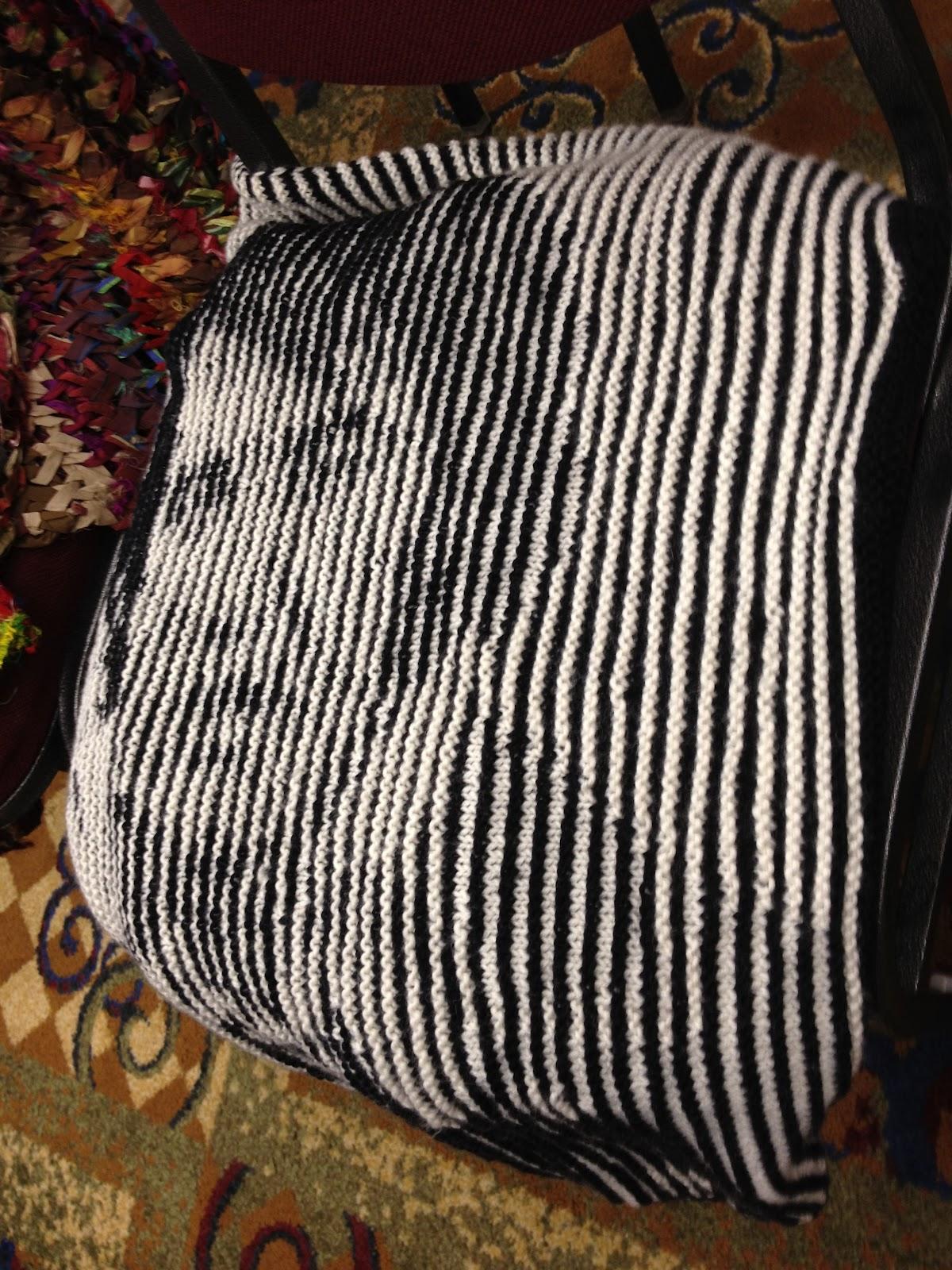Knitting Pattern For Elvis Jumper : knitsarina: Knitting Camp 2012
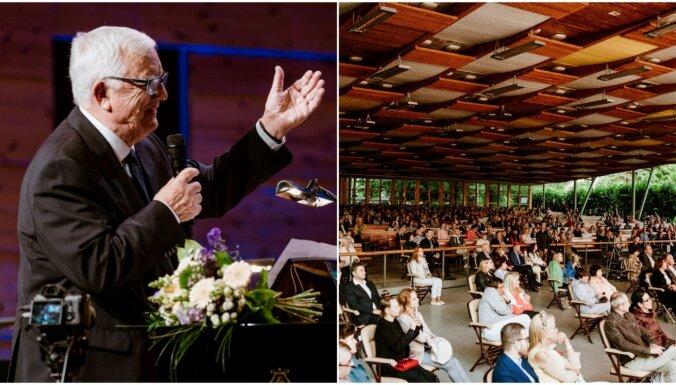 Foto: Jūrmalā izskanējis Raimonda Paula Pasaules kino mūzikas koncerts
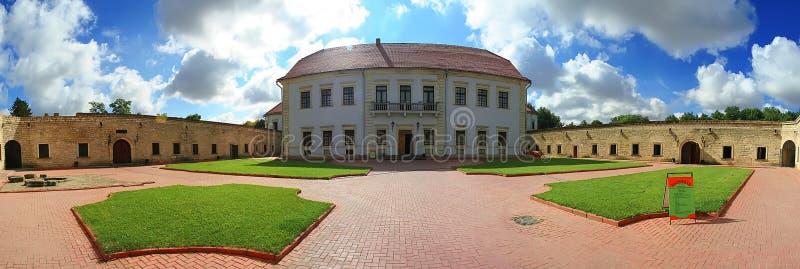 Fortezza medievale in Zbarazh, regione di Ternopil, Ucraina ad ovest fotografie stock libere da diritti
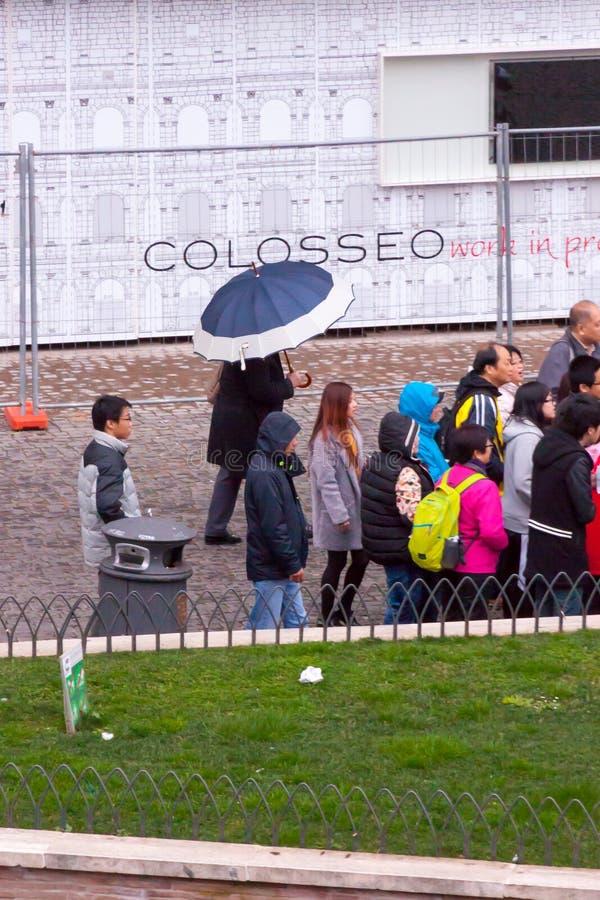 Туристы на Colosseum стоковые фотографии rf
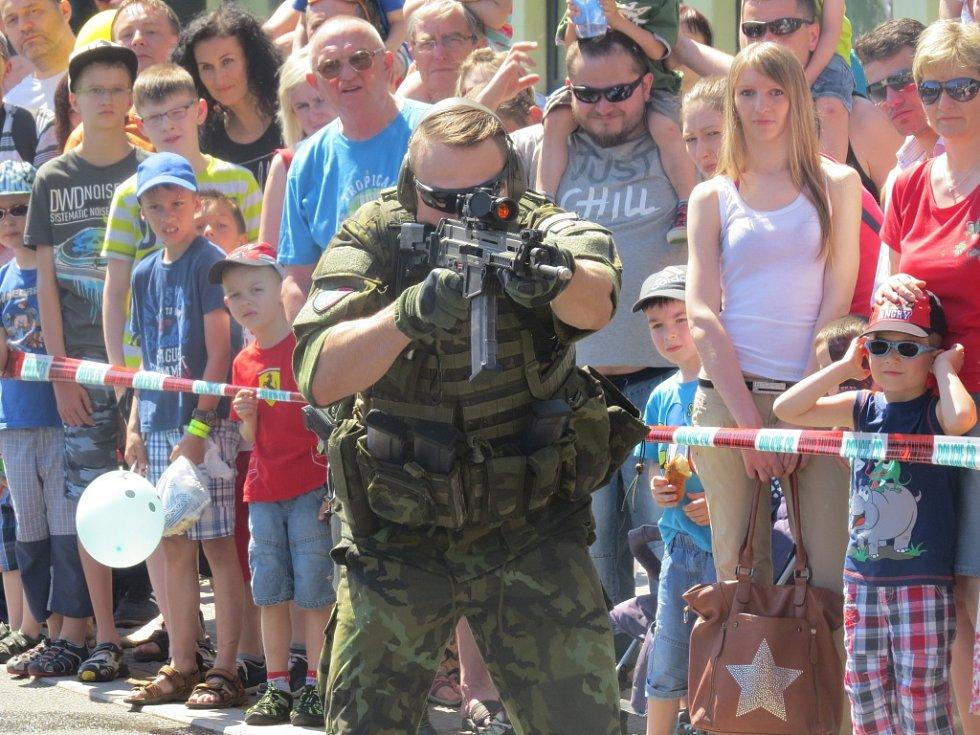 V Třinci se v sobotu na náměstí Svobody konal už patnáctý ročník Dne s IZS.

++++++

All of the material should be written out again exactly, apart from the pictures.

▸ **EXERCISE RESPONSE**
Knitting Pattern For Elvis Jumper : knitsarina: Knitting Camp 2012
 Foto: Jūrmalā izskanējis Raimonda Paula Pasaules kino mūzikas koncerts
 Fortezza medievale in Zbarazh, regione di Ternopil, Ucraina ad ovest fotografie stock libere da diritti
 Туристы на Colosseum стоковые фотографии rf
 V Třinci se v sobotu na náměstí Svobody konal už patnáctý ročník Dne s IZS.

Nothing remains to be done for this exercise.